## Extract
_ _ _
Savills: Overall growth pace continues to slow

18 August 2017

“Price indices indicate that residential price growth moderated further in July in response to sustained policy pressure and tighter financing conditions and in particular an increase in mortgage rates available to first time buyers in key cities. If this trend persists, the likelihood of new highly restrictive policies should decrease though fine tuning of existing policies may continue.” said James Macdonald, Head of China Research


In July 2017, 56 of the 70 tracked cities recorded month-on-month (MoM) increases in first-hand commodity residential prices, compared with 60 cities in June. Five cities recorded no change, while nine recorded price decreases.

The five cities with the largest increases were: Beihai (1.5%), Shaoguan (1.3%), Jinhua (1.3%), Nanning (1.3%) and Guilin (1.2%).

The five cities with the largest decreases were: Anqing (-0.3%), Fuzhou (-0.2%), Tianjin (-0.2%), Shenzhen (-0.2%) and Quanzhou (-0.2%).

On average, the 70 cities prices increased by 0.49% in July, the twenty-seventh consecutive MoM increase for the 70 city index. Average prices are currently up 9.33% year-on-year (YoY), and up 23.83% compared with December 2010 when the index was first established.

First-tier city analysis

First-tier cities increased by 0.03% in prices in July compared to a 0.03% decline in June, as prices stabilised in Beijing and Shanghai. The only first tier city to record growth was Guangzhou, which recorded a 0.4% growth in prices MoM.

Guangzhou has now recorded 28 months of consecutive MoM increases, while Shenzhen has been hampered by ten consecutive months of no growth which has bought it YoY change close to zero, to just 0.5%, compared to Guangzhou’s at 16.9%.

First-tier cities continue to have some of the lowest levels of unsold inventory, the most vibrant economies and job markets, as well as some of the strongest housing demand. Despite this, increasing unaffordability as well as stricter lending criteria and purchasing restrictions have tempered short-term growth, allowing these markets to consolidate recent home price increases. The key exception to that is the Guangzhou market, which is one of the least expensive first tier markets, having recorded more moderate growth in previous years.

City tier analysis

All city tiers recorded price growth in July ranging from 0.03% to 0.76%, with fifth tier cities recording the strongest growth for the fourth consecutive quarter. All city tiers recorded deceleration of price growth with the exception of first tier cities which accelerated 5 bps after three consecutive months of slowing growth.

The four best performing second-tier cities in July were Xi'an (1.1%), Chongqing (0.9%), Dalian (0.9%), and Shenyang (0.8%).

Nine second-tier cities saw a pick up in price growth in July, compared with six cities in June. The second tier cities with the biggest improvement in growth rates were Changsha (0.7%, 0.5 ppts), Dalian (0.9%, 0.4 ppts), Wuxi (0.0%, 0.3 ppts).
_ _ _
## Recorded information
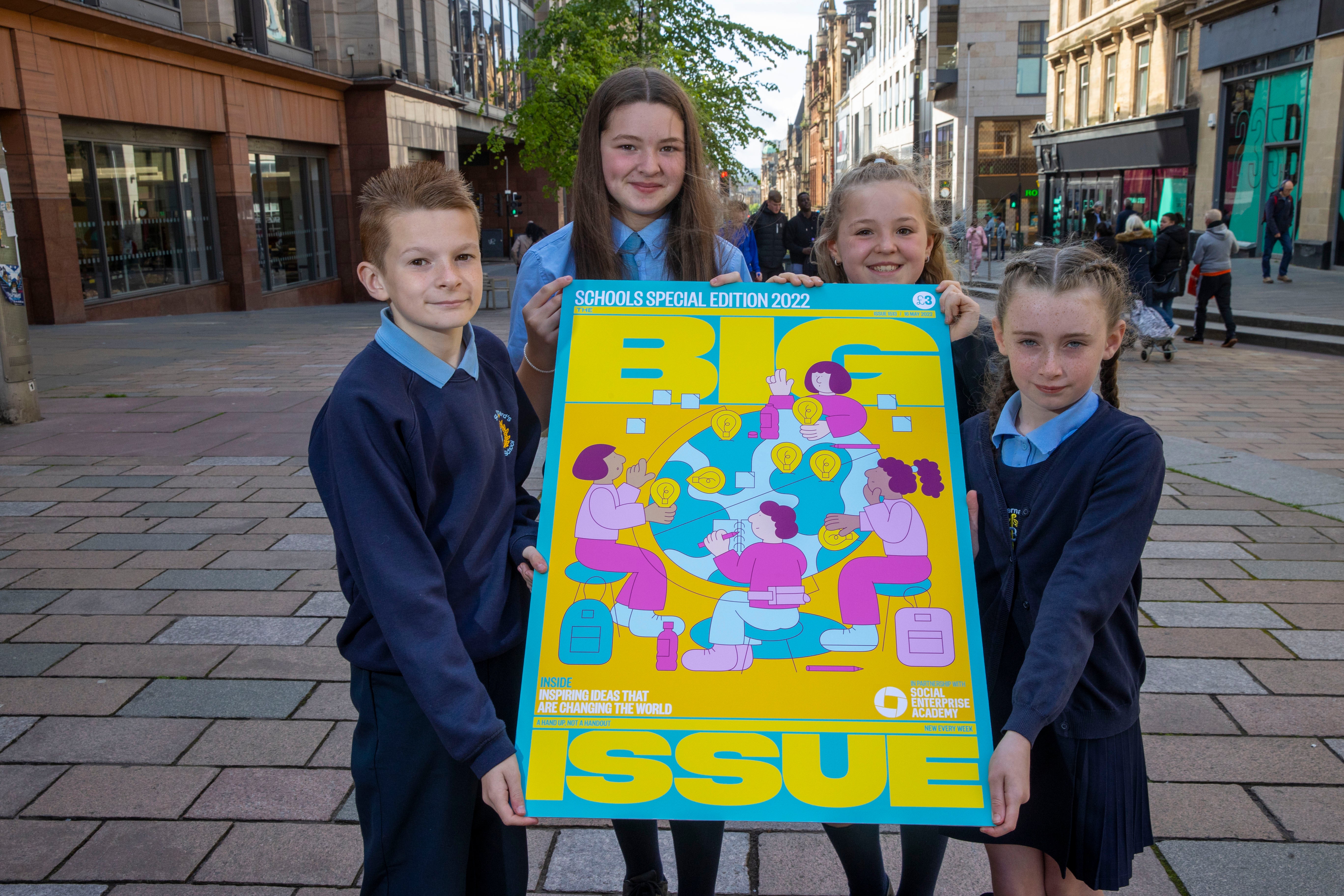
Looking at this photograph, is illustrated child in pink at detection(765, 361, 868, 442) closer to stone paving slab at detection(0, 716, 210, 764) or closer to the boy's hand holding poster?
the boy's hand holding poster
_ _ _
## Given instruction 1
Decide whether each statement agrees with the price report, answering yes or no and quoting the deciding words: (a) nine of the tracked cities recorded price decreases in July; (b) Shenzhen was the only first-tier city to record growth in July; (c) fifth tier cities recorded the strongest growth for the fourth consecutive quarter.
## Given instruction 2
Please rewrite the part of the price report starting at "First-tier city analysis" and ending at "in prices MoM.", putting "Canton" in place of "Guangzhou".
## Given instruction 3
Summarize the price report in two sentences.
The listing stands apart from the price report.

## Correct output 1
(a) Yes: "while nine recorded price decreases."
(b) No: "The only first tier city to record growth was Guangzhou"
(c) Yes: "with fifth tier cities recording the strongest growth for the fourth consecutive quarter"

## Correct output 2
First-tier city analysis

First-tier cities increased by 0.03% in prices in July compared to a 0.03% decline in June, as prices stabilised in Beijing and Shanghai. The only first tier city to record growth was Canton, which recorded a 0.4% growth in prices MoM.

## Correct output 3
In July 2017, 56 of the 70 tracked cities recorded month-on-month increases in first-hand residential prices, and the 70-city average rose 0.49%, its twenty-seventh consecutive monthly increase. First-tier cities rose 0.03% as prices stabilized in Beijing and Shanghai, with Guangzhou the only first-tier city recording growth, while all city tiers recorded price growth and fifth tier cities grew the most.